* [WHAT NEEDS TO BE DONE]
Reproduce the text lines of all the records below, character for character. Leave the pictures out of your answer.

■ ■ ■ ■ ■

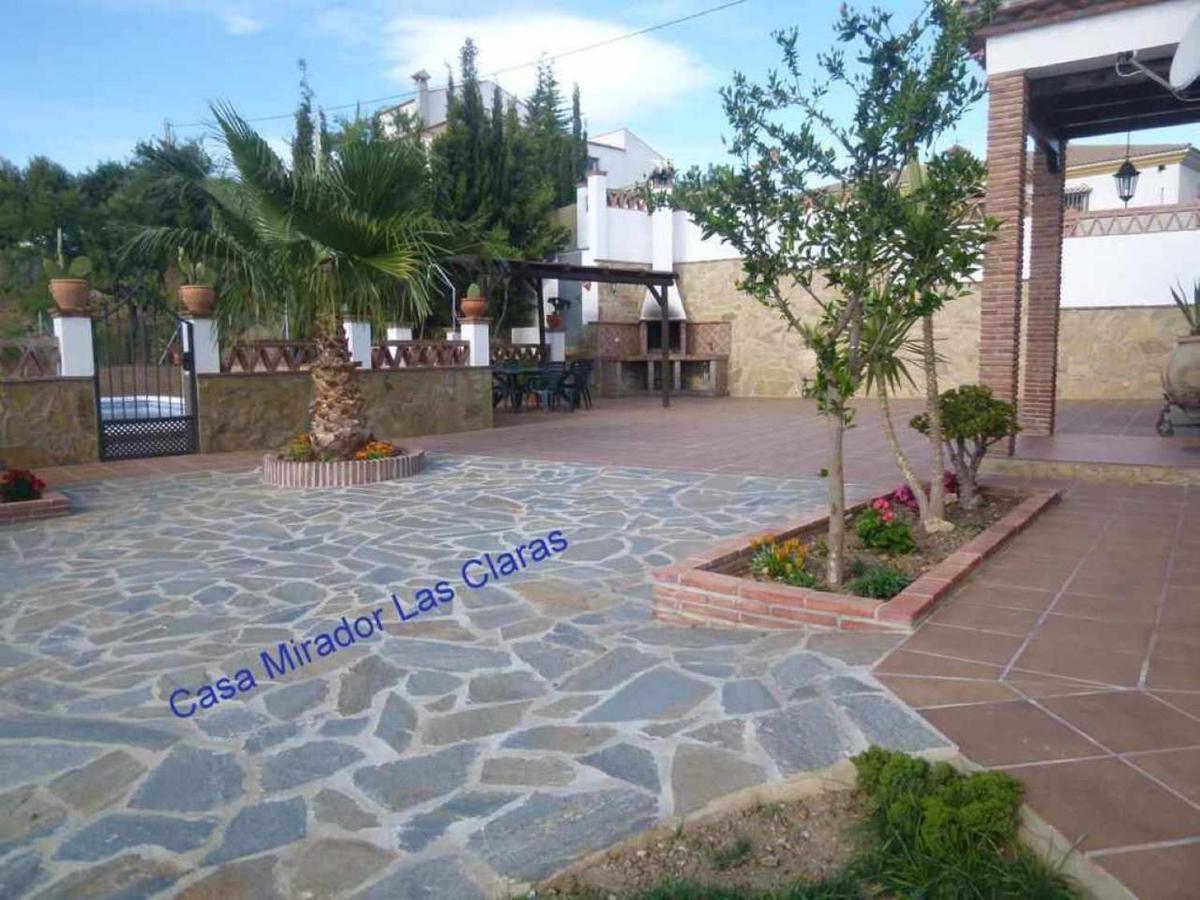 Casa Mirador Las Claras Con Piscina Privada Jardin Iznate Kültér fotó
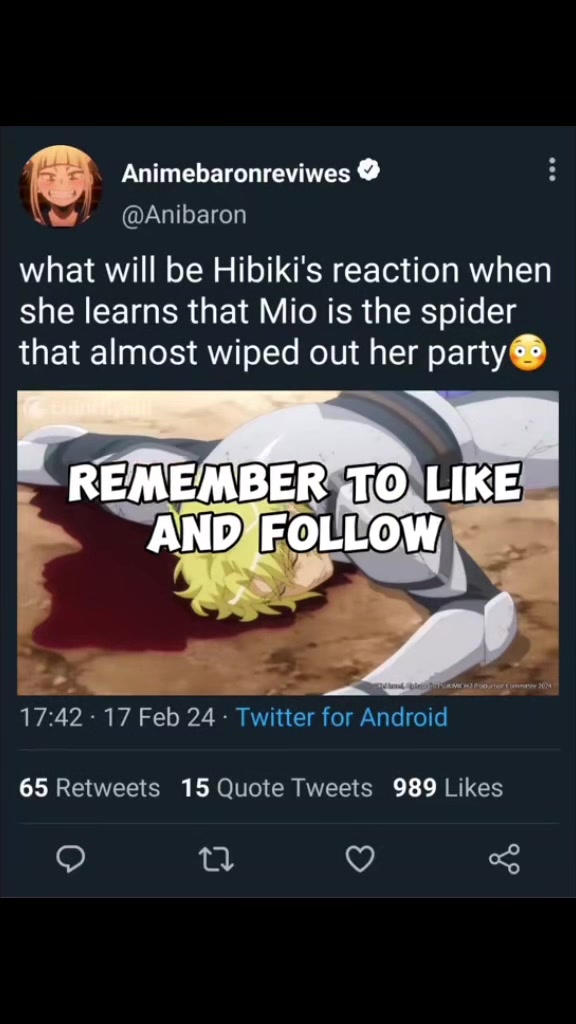 @Anime baron reviews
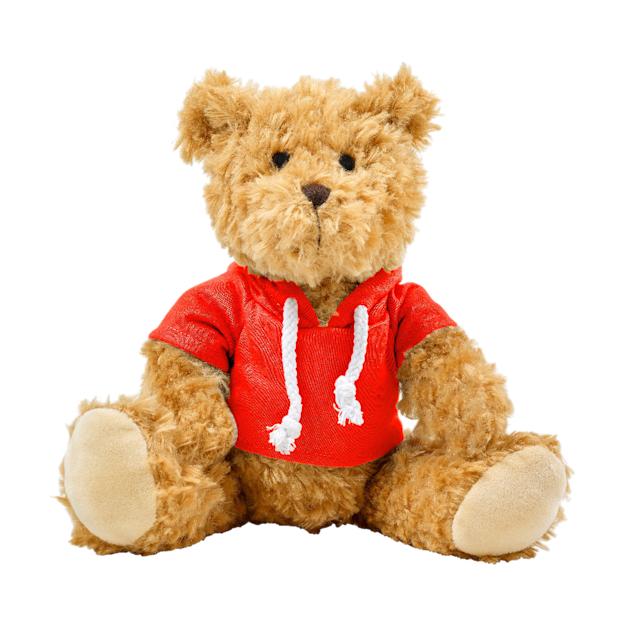 ICON - plushteddybearmonty red
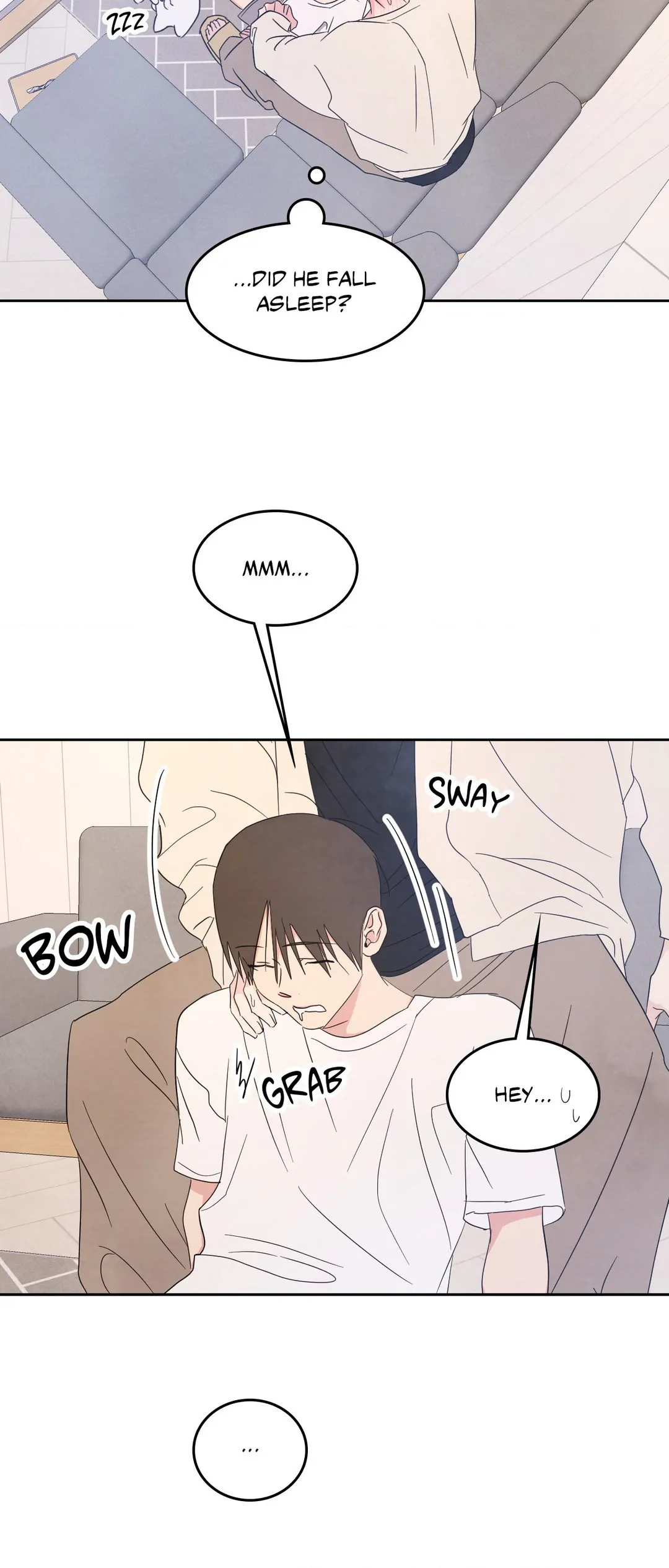 Topsy-Turvy [Official] - Chapter 73 manhwa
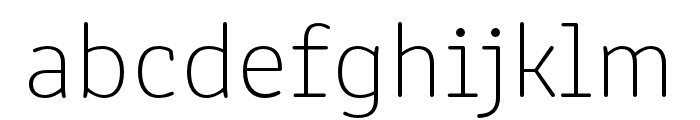 Clone Rounded Latin Thin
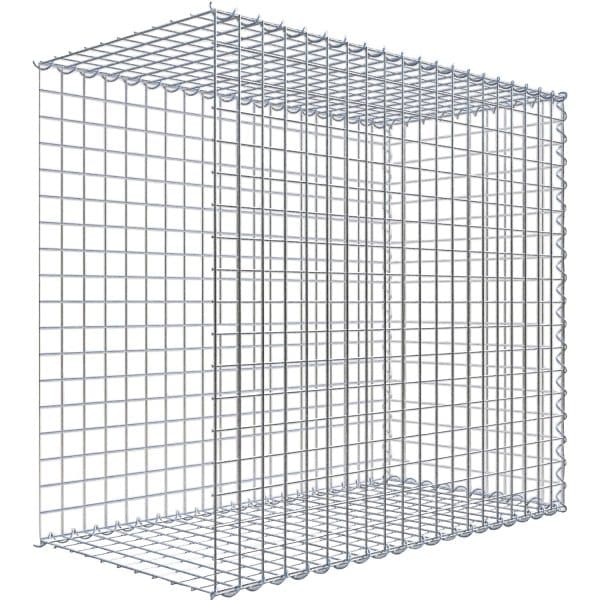 Gabiona Gabione-Anbaukorb Typ 2 90 x 100 x 50 cm Maschenw 5 x 5 cm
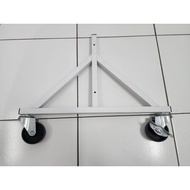 Heavy Duty Metal Frame Steel Mobile Base Caster Dolly with Locking Wheels | Universal Equipment Stan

■ ■ ■ ■ ■

* [COMPLETED EXERCISE]
 Casa Mirador Las Claras Con Piscina Privada Jardin Iznate Kültér fotó
 @Anime baron reviews
 ICON - plushteddybearmonty red
 Topsy-Turvy [Official] - Chapter 73 manhwa
 Clone Rounded Latin Thin
 Gabiona Gabione-Anbaukorb Typ 2 90 x 100 x 50 cm Maschenw 5 x 5 cm
 Heavy Duty Metal Frame Steel Mobile Base Caster Dolly with Locking Wheels | Universal Equipment Stan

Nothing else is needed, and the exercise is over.